How dare I think less of my thoughts than I do. As I linger upon a blank page staring into my own ideas, waiting for the moments when all creation speaks, needing only a listener to hear its still small voice in the mad rushes of daily do's and don'ts and how very much like me to dare to hear it. For what am I? Nothing more than one of life's children wanting my personal best among a millennium of atmospheres. And how very fortunate am I that these words, they find me. Waiting, wanting, in need of their presence. For what am I if not this? The fruits of my forebears who gifted me the appreciation of writing with words.

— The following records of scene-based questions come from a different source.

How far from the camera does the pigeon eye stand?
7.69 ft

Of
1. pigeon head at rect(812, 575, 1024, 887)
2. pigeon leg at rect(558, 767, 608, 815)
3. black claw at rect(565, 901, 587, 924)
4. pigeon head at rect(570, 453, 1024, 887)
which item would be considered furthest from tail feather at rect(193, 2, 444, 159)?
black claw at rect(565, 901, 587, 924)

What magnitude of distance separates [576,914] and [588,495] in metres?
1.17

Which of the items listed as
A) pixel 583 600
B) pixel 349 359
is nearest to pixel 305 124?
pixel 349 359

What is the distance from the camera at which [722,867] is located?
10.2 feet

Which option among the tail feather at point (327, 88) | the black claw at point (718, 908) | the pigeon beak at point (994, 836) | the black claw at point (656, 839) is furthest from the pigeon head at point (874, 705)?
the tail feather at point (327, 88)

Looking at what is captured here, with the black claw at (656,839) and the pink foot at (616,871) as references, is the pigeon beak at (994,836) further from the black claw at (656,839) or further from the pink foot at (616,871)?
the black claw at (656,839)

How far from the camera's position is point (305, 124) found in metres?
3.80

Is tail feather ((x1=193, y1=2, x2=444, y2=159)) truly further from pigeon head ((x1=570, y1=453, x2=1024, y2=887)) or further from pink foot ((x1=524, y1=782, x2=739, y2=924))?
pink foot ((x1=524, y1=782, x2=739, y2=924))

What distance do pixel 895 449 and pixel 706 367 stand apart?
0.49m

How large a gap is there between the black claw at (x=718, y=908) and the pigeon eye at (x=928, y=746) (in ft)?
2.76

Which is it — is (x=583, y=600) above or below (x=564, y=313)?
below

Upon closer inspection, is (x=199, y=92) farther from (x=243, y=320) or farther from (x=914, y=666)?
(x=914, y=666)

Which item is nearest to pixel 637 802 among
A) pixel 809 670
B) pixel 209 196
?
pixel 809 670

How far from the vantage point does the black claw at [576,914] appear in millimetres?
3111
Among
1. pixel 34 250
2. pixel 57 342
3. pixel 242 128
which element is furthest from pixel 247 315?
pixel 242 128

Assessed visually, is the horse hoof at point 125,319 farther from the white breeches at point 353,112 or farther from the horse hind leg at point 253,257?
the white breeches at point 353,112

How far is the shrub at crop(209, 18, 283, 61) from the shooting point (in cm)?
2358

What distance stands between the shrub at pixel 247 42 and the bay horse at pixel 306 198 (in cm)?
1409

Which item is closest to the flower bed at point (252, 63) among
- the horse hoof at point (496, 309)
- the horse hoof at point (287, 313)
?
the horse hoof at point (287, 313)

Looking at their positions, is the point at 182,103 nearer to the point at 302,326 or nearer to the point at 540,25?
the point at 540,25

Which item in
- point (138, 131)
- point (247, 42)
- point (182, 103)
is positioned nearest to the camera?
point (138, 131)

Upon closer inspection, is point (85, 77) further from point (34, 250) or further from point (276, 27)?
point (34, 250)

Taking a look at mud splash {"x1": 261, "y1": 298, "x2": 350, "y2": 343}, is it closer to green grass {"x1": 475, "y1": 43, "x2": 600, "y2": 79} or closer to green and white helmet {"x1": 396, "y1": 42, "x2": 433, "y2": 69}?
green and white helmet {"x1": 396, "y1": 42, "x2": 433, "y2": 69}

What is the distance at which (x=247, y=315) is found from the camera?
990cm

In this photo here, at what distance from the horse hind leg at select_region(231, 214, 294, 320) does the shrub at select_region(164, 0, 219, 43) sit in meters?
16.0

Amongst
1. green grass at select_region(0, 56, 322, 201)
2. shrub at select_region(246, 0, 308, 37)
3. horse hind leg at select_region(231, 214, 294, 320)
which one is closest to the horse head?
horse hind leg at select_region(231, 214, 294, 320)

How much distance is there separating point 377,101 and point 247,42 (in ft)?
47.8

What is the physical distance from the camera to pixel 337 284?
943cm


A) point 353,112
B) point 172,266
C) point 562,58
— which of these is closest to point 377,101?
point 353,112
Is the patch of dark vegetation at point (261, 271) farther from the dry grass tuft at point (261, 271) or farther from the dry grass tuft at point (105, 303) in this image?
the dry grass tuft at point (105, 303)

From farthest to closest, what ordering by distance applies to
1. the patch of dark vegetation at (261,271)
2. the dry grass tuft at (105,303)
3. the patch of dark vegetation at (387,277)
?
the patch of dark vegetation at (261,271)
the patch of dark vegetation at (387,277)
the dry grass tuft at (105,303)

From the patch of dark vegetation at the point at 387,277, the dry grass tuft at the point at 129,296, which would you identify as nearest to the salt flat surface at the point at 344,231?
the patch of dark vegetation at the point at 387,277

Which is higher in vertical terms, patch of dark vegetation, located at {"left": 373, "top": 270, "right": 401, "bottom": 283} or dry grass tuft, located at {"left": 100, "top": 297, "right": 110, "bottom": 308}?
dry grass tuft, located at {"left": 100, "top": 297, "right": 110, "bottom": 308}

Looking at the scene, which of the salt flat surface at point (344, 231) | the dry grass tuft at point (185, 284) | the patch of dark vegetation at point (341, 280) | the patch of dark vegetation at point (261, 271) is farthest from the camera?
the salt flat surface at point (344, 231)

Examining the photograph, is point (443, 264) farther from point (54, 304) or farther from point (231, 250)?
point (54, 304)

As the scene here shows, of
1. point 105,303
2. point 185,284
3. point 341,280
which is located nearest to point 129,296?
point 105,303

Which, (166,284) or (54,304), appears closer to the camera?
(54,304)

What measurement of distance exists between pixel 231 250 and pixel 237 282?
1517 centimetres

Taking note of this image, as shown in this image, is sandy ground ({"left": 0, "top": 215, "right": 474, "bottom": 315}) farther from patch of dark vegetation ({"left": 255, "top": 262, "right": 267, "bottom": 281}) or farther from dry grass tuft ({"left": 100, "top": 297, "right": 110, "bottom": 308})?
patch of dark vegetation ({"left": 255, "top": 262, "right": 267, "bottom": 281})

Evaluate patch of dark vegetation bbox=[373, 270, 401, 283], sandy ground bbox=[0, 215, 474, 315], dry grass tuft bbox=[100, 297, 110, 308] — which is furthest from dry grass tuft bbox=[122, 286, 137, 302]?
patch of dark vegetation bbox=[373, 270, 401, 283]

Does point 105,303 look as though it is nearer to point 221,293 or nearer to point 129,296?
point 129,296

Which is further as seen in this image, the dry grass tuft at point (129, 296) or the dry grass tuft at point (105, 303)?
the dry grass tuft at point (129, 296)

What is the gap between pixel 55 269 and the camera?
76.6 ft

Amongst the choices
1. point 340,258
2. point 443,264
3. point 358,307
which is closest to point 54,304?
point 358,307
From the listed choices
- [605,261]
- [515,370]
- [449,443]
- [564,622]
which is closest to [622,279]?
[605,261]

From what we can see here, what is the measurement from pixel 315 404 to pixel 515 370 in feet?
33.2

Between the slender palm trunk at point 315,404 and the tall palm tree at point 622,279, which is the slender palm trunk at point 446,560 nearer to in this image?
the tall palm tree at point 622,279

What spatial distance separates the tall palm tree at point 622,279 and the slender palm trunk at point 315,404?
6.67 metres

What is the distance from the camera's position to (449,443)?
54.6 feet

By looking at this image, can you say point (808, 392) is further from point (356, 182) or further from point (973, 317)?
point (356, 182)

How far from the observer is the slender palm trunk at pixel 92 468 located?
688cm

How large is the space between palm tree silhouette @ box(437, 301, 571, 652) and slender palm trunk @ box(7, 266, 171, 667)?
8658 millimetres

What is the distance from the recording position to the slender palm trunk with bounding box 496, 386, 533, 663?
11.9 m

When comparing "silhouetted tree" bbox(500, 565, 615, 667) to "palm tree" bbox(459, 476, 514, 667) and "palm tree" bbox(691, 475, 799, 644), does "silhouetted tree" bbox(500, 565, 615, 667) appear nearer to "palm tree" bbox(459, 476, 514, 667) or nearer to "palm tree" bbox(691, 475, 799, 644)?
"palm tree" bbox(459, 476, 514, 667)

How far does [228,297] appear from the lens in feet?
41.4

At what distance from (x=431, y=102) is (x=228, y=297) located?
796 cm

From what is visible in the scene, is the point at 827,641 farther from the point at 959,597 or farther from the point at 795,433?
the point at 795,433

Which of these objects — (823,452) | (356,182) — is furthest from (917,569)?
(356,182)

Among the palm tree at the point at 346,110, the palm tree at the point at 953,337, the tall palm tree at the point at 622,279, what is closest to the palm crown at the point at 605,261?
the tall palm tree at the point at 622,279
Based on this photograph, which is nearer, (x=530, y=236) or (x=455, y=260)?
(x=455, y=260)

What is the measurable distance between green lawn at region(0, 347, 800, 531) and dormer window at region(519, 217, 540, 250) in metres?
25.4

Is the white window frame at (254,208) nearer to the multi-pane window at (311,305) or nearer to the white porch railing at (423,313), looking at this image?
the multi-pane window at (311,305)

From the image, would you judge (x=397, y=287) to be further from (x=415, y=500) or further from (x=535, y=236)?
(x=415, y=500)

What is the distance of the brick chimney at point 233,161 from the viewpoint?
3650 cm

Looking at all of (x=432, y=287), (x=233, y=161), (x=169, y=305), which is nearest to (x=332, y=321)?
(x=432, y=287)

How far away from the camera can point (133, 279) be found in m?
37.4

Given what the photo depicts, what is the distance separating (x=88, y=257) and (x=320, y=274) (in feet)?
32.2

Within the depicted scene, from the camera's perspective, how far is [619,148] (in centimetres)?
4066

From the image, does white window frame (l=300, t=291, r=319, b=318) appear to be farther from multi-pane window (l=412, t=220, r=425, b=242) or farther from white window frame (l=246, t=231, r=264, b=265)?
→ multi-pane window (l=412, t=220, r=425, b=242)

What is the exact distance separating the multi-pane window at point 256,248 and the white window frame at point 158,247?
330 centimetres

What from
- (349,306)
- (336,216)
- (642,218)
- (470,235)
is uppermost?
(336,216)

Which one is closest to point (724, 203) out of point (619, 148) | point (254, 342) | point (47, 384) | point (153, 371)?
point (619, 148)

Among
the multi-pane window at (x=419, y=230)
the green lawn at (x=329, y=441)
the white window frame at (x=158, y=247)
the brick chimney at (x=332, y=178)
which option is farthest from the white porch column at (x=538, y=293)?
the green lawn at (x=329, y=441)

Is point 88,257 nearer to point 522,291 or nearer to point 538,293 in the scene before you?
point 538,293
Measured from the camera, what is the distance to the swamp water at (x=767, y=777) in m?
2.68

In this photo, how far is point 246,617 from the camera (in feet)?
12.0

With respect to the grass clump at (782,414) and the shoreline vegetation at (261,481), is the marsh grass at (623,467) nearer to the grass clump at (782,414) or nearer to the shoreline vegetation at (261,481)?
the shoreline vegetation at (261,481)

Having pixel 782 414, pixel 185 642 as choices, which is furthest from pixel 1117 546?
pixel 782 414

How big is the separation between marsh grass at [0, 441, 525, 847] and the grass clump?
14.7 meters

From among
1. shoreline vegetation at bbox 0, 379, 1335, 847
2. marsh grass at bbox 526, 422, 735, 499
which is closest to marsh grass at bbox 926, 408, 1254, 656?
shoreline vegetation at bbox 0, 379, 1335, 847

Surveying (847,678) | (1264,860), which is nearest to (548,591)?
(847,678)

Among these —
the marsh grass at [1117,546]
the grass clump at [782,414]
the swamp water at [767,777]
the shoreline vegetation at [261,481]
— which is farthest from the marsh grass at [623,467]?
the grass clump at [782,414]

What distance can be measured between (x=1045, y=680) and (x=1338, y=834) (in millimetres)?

As words tell me a story I cherish them with my hands. I wrap my thoughts around them to keep them safe so that they have a person to talk to who’s not too busy to appreciate them. It is my way of allowing a dream to dream of dreaming. An often forgotten art of the world, where the imagination is freed among the atmospheres of becoming something other than a fact of existing. When words tell me they wish to speak for a time, I console them with a place to take form. In friendship as a friend, in relationship as a student, in moments of eternity, in loneliness understanding they too are alone without the willing hands of another to give them a home. A place to visit, welcomed. When words present themselves to me I wish them well the time. To understand the moments of a writer’s hands like mine. Who admires moments of a day where behind a closed locked door give them all the space they need to become what they are for. A taught skill, learned and remembered, respected and cherished for the continuation of they’re divine gifting to a living imaginations existence.